Some people keep it in a bowl. Others make a pile on the dining room table. Still others toss it right into the garbage can.
“It’s wild,” said Elisabeth Null, a Democrat from Silver Spring who said her stack of literature from candidates for state and local office has reached five inches tall — and grows just about every time the mail is delivered. “Some people I know get very angry.”
A new term-limits law and the county’s public campaign-financing system, in use for the first time this election, have combined to produce a banner year for candidates in largely blue Montgomery, where the Democratic primary will probably determine the winner of most races in November.
Six Democrats are seeking to replace County Executive Isiah Leggett (D), while 33 Democrats have filed to run for four at-large seats on the council — all with their own campaign literature. Some district council races have multiple candidates, too — there are eight Democratic hopefuls for the District 1 seat alone.
Races for state lawmakers, Congress and a crowded gubernatorial primary, not to mention judges, sheriff and the clerk of the circuit court, add up to a seemingly endless list of candidates jockeying for time before voters’ eyes.
“Super Dems” — those who have voted religiously in past elections and so are thought to be most likely to cast a ballot in June — often are especially targeted for campaign mailings.
“There’s an overload that makes it very hard to make an informed judgment,” said Null, 75, who has voted in Montgomery elections since 1996. “What happens when you get so many of them, you wind up liking or not liking people on the basis of how well-written their little page is.”

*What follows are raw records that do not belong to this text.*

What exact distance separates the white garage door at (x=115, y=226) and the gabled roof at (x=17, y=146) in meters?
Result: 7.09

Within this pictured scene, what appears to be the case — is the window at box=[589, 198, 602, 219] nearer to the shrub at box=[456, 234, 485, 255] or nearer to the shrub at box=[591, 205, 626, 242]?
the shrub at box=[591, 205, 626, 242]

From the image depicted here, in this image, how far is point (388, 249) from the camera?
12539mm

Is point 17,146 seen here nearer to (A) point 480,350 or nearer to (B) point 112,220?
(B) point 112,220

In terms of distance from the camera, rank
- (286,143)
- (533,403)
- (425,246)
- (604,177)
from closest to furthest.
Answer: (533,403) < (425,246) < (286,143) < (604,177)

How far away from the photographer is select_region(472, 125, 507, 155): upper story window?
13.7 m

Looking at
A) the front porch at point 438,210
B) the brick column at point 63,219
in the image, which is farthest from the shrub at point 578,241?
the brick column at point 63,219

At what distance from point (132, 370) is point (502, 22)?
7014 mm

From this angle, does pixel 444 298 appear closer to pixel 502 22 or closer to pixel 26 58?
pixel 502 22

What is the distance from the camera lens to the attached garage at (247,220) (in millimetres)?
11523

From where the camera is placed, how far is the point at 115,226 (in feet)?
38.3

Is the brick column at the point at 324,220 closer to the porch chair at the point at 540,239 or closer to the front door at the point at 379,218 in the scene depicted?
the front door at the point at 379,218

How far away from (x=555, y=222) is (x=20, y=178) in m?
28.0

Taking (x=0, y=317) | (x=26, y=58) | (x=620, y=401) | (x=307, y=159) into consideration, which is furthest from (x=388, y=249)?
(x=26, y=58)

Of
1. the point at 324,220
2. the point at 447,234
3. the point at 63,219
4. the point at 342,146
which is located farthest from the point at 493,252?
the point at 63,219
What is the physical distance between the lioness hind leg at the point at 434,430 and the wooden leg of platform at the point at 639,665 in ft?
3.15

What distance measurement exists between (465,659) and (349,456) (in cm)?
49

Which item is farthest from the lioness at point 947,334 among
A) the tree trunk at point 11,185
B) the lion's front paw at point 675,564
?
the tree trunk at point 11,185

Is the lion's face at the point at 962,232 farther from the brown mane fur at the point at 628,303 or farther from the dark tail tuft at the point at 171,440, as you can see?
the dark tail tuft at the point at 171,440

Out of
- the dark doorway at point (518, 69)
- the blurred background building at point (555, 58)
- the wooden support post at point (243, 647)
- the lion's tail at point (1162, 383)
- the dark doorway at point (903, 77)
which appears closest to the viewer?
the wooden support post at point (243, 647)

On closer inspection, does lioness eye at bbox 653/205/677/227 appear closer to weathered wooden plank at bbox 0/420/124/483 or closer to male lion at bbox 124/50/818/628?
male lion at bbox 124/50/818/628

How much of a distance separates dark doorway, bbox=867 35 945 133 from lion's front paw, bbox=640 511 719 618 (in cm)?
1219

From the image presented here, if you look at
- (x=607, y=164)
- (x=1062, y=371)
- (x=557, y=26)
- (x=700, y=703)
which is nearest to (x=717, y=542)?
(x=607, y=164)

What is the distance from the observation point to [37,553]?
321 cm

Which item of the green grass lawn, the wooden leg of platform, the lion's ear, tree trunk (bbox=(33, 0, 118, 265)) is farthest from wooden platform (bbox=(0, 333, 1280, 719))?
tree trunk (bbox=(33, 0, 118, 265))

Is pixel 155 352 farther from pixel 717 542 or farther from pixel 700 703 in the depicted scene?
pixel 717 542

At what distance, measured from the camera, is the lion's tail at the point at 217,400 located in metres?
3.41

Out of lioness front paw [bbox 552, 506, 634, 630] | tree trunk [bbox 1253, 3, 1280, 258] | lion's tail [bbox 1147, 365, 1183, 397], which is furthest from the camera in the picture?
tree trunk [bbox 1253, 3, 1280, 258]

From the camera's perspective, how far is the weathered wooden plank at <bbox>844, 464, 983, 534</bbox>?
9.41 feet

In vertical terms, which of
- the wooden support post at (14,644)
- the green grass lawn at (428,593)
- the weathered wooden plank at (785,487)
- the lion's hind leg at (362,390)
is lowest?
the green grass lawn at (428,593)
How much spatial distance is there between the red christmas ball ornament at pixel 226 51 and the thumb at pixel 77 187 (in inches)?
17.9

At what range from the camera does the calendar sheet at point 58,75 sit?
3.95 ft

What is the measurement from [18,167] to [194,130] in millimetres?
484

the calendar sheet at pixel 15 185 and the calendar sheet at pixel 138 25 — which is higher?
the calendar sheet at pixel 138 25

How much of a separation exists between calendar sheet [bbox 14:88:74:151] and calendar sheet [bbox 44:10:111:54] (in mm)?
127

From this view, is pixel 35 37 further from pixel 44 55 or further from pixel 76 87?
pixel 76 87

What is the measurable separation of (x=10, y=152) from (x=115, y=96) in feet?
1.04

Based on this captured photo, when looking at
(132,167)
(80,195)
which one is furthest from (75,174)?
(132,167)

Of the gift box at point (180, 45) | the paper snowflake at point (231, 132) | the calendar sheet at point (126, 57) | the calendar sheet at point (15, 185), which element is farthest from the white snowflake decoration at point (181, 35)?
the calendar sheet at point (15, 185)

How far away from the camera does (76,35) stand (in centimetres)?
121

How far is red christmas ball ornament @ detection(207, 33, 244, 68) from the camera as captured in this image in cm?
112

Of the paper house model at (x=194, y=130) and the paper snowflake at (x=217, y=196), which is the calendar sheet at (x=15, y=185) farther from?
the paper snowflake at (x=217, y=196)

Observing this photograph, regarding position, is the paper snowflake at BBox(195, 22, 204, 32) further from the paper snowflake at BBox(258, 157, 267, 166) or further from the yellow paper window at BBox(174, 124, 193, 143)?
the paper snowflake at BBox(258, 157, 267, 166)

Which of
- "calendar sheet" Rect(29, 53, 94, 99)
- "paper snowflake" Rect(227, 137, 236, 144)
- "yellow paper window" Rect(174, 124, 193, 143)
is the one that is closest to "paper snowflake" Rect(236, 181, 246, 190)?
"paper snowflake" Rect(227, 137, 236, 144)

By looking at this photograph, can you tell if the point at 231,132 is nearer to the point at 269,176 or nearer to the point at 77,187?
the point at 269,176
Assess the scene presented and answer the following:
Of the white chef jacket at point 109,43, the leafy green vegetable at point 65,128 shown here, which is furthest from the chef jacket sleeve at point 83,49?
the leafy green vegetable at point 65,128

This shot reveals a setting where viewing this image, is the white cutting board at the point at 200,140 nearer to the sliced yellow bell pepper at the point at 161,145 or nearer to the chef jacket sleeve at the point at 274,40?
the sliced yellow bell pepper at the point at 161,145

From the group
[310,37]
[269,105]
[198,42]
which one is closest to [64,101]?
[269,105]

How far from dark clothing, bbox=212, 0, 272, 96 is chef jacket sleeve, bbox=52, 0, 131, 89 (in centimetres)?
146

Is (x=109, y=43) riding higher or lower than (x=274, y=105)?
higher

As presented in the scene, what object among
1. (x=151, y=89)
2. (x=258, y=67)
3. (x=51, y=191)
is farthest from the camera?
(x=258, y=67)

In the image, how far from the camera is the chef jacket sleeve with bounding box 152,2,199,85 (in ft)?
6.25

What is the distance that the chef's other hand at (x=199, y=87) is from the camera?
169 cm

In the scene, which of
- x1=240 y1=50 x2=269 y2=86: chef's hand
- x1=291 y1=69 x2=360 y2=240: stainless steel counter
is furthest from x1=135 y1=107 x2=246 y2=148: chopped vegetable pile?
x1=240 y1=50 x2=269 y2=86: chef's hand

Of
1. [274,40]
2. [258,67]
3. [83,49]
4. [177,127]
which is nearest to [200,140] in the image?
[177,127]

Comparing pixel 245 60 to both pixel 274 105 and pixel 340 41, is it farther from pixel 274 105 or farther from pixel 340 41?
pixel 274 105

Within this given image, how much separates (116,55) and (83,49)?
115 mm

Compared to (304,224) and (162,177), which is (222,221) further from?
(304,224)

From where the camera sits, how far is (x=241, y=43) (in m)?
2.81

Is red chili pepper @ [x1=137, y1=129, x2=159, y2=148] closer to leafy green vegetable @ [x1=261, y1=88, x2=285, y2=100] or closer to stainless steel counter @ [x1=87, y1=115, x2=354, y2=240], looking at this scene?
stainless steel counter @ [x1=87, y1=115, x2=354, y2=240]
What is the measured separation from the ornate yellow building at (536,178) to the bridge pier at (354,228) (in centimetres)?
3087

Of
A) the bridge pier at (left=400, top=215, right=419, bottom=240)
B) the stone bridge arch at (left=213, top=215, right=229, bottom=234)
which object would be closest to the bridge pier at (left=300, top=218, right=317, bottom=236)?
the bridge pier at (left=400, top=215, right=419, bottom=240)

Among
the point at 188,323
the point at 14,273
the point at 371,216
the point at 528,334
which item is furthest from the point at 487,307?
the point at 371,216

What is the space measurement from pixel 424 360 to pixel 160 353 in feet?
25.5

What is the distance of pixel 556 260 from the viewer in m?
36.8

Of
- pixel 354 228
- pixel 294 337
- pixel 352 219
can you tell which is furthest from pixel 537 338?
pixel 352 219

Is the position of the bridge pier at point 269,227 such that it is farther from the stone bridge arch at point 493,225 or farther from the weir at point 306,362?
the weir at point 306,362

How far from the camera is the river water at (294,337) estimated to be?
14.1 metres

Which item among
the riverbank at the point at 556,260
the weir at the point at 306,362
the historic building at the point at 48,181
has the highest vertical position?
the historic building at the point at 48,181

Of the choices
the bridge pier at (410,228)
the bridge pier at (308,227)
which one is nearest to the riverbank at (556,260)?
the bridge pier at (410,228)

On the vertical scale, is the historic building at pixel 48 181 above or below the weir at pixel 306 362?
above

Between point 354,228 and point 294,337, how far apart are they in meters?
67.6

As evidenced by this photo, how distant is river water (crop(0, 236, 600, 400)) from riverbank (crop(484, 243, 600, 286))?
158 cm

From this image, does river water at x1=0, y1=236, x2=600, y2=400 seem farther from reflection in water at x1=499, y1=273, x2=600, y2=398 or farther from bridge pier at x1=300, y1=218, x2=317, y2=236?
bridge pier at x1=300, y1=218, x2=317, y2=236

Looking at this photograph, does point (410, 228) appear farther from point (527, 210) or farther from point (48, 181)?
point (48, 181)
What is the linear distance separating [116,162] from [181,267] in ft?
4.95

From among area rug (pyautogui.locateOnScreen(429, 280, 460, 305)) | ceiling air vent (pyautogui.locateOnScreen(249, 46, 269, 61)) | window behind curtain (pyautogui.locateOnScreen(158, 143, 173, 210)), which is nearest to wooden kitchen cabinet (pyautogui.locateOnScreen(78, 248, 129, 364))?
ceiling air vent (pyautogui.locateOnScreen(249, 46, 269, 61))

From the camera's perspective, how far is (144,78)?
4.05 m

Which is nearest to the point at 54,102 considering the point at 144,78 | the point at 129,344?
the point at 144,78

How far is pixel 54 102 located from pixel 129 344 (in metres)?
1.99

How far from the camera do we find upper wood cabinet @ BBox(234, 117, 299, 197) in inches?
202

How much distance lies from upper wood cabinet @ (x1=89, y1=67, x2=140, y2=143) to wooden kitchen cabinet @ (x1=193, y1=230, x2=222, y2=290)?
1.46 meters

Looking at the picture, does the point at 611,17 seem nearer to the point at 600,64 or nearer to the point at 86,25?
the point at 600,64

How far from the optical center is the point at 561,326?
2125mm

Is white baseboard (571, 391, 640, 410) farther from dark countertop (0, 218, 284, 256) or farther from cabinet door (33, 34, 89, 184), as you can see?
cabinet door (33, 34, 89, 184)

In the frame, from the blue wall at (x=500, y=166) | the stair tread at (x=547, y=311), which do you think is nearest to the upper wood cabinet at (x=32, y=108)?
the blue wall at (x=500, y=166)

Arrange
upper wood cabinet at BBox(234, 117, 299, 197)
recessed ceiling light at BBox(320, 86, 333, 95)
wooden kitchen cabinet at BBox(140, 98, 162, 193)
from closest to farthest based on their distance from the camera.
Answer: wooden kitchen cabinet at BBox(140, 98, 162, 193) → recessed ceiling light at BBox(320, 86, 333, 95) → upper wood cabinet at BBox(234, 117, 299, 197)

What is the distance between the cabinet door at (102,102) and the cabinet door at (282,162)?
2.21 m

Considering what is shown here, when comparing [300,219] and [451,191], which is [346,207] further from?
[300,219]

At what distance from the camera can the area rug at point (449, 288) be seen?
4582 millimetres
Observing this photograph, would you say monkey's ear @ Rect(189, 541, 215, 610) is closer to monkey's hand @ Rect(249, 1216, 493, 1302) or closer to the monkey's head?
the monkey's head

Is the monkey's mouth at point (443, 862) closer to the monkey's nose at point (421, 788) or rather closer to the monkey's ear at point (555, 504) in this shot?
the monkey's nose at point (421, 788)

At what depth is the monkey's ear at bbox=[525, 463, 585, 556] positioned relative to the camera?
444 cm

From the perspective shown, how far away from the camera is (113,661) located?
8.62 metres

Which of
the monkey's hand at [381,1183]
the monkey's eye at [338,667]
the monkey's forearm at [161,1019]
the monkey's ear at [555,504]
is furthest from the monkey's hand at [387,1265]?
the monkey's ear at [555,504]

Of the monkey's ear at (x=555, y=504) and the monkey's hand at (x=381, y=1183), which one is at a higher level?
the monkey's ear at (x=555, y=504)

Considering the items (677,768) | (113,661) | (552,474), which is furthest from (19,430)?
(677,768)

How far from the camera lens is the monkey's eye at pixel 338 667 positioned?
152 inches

She said she saves all of the material for her partner to read, too, before they both go to the polls on Election Day.
“This is waiting for him,” Null said of the roughly 200 postcards, brochures and other mailings piled on a chair. “He hasn’t looked at it yet, and it gets more and more daunting for him.”
Tony Avirgan, 73, of Silver Spring — a Montgomery voter since 1991 — said he estimates his stack of campaign mailings to be about eight inches high by now.
“It seems like there’s much more paper this year than in previous years,” said Avirgan, a Democrat who runs a catering business from his home. “Eight to 10 pieces of mail a day. It seems like an awful lot of trees.”
He said he has been tossing all the brochures and fliers into a large bowl — but he still reads what’s sent to him, even after voting early on Saturday.
“I’m interested in politics,” he said. “I want to see what other people are saying.”
Democrat Anne Cross, 70, lets out an exasperated sigh when she thinks about her daily voyage to get the mail — she’s been on the receiving end of 10 to 15 pieces of campaign literature some days at her Kensington home.
After trying to decide whom to vote for and getting “totally lost with all the stuff,” she made an ersatz filing system for herself that involves tucking mailings into folders, which themselves are made from candidate mailings.
While Cross read everything that was sent to her, “I don’t find it all that useful, frankly,” she said. “It tends to be rather superficial. Everybody’s going to sort of do the same things, everybody talks about funding schools and keeping the jobs. It doesn’t tell you who’s going to be effective really.”
She voted Monday during early voting, which ends Thursday, but “it keeps coming,” she said. “I don’t know when it’s going to quit.”